LEWISTON – A program of readings from the contemporary Indian novel “The Diary of a Maidservant” will be presented by its English-language translator Sagaree Sengupta at 7 p.m. Wednesday, March 26, at the Lewiston Public Library.

The event, which is open to the public free of charge, will take place in the Couture Room on the first floor of the library.

Written by the prominent modern Hindi novelist Krishna Baldev Vaid, “The Diary of a Maidservant” tells the story of Shanti, a young woman who works as a domestic for middle-class families living in a new area of a major Indian city. She leaves her family’s one-room home every morning to make a cleaning and cooking tour of several wealthier households.

When a benevolent mistress, Mrs. Varma, gives her a notebook to use as a diary so that she can improve her writing skills as well as her understanding of herself, Shanti complies and thus begins a habit that will become a compulsion. In her journal, Shanti examines herself, her family, her masters and mistresses, her circle of friends, and relationships between men and women. The novel describes the limits of good intentions in a society where firm class divisions still exist, while giving evidence of the power of writing – and of the creative arts in general – to lift an individual’s consciousness.

A senior writer of modern Hindi with more than 40 volumes of fiction, drama and criticism to his credit, Vaid is known for his tendency to challenge Indian readers with his bold writing on relationships between the sexes and uncomfortable class realities. Although translations of some of his previous works exist in English and other languages, his fiction merits greater attention and recognition in the world outside India, said Sengupta.

Vaid spent some 20 years as an English professor in the United States, and this immersion in European literature served to sharpen rather than dull the author’s focus on Indian subjects, said Sengupta.

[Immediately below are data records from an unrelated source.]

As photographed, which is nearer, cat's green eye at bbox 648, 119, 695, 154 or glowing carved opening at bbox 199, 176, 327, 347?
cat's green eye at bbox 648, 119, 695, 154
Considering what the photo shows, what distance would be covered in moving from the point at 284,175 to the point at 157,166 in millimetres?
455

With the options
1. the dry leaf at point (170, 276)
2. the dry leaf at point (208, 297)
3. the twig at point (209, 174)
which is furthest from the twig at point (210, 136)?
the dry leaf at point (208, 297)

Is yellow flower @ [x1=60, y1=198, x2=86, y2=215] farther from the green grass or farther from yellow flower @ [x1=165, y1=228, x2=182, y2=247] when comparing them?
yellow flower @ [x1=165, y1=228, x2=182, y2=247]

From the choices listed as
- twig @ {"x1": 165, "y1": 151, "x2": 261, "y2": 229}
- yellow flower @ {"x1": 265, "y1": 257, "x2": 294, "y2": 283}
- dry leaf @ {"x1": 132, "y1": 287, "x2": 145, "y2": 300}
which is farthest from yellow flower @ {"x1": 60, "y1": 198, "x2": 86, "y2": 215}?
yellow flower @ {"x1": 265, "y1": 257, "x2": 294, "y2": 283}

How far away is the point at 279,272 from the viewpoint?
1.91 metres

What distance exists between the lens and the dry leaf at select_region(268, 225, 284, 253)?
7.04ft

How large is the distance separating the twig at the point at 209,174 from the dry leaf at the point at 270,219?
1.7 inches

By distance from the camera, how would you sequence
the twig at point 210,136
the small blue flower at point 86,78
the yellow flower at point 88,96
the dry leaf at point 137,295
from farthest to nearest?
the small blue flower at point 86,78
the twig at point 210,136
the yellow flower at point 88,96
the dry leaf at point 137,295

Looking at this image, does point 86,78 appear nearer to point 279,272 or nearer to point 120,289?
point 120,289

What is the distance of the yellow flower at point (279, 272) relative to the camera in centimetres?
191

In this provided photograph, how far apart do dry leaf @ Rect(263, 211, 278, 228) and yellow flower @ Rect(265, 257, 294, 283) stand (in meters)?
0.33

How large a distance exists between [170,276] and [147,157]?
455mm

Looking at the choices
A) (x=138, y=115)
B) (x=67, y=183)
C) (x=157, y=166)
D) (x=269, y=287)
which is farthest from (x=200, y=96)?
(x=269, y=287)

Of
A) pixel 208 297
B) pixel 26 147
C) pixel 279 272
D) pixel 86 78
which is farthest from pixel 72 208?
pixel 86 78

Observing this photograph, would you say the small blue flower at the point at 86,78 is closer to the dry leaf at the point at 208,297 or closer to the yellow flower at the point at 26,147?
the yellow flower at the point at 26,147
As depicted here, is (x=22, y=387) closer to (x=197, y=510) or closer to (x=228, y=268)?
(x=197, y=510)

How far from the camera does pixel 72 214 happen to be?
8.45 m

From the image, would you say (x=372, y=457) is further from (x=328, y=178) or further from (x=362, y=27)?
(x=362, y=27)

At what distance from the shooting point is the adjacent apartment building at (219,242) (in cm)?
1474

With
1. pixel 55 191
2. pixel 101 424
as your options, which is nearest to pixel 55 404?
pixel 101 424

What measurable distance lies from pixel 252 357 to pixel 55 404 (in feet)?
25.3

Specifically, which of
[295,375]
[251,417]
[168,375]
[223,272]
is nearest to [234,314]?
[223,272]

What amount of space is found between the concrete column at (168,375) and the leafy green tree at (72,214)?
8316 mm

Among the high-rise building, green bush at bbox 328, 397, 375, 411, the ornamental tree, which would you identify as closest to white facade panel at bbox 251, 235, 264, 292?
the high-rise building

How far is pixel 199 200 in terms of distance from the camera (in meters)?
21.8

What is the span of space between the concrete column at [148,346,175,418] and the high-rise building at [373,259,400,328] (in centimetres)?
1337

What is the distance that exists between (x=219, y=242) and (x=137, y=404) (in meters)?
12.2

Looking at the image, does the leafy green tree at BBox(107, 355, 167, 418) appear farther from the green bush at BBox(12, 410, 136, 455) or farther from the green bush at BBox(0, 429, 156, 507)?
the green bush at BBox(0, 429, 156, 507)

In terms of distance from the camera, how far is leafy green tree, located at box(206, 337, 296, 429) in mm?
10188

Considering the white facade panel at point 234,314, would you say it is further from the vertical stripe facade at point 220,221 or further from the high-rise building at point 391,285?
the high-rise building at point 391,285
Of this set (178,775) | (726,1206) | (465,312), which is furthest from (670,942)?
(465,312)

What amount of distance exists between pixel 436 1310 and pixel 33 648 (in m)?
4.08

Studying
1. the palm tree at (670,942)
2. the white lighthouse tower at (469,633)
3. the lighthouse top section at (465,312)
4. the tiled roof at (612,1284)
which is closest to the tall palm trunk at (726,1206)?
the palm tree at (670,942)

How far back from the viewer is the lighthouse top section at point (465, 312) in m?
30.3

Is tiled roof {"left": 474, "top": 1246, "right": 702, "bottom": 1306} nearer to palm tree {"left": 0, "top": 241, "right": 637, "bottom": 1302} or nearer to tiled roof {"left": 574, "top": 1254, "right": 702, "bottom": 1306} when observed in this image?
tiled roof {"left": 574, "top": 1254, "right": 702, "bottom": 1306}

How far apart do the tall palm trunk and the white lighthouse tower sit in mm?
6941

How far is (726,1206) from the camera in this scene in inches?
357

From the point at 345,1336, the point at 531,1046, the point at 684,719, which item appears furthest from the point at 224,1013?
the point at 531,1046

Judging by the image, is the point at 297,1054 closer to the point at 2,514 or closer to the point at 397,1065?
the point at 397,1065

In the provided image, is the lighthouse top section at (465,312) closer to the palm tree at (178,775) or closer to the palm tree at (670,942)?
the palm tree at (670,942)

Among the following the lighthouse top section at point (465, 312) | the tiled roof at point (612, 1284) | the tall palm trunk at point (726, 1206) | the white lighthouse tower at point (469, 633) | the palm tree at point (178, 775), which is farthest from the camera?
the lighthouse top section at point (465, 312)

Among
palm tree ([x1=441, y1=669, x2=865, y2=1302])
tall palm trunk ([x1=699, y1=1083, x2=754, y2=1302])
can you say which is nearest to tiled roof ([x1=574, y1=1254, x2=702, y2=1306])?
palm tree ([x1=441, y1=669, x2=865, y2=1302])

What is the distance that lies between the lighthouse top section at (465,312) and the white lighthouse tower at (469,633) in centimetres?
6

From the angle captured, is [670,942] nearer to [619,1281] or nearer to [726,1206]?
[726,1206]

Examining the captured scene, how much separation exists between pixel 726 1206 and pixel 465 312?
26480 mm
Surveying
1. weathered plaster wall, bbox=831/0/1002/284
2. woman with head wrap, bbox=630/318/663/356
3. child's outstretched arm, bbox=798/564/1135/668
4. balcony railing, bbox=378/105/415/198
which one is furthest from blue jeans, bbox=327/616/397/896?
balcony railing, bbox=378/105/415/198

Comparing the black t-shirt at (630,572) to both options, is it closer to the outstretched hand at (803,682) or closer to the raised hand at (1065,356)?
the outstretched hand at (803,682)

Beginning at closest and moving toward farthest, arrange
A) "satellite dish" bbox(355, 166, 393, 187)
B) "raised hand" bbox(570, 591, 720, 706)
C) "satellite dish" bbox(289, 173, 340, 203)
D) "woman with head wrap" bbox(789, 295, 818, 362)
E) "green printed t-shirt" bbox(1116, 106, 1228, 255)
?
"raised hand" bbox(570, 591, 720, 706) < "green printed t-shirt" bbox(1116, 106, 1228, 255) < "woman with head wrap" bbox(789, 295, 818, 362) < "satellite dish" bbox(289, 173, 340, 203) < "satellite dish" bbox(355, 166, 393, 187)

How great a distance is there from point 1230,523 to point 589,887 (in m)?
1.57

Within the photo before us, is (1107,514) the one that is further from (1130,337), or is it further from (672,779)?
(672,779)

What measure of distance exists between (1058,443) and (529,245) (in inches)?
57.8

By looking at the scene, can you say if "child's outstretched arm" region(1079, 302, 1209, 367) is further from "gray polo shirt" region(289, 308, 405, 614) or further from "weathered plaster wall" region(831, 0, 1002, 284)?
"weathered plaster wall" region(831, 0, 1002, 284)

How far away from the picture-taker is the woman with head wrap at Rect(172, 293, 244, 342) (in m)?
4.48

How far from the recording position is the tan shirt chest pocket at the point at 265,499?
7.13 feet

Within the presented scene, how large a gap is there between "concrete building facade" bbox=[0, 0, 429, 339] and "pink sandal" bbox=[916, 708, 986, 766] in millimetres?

Sengupta is an independent writer, scholar and translator who has taught part time as a member of the Asian Studies faculty at Bates College since 2004. She was born in India and came to the United States with her family at age 8. She holds a Ph.D. in Asian studies from the University of Pennsylvania, a master’s degree in South Asian studies from the University of Wisconsin and a bachelor’s degree in English from Cornell University. She has taught numerous courses in South Asian literature, languages and civilization at the universities of Pennsylvania, Texas and Wisconsin prior to moving to Maine.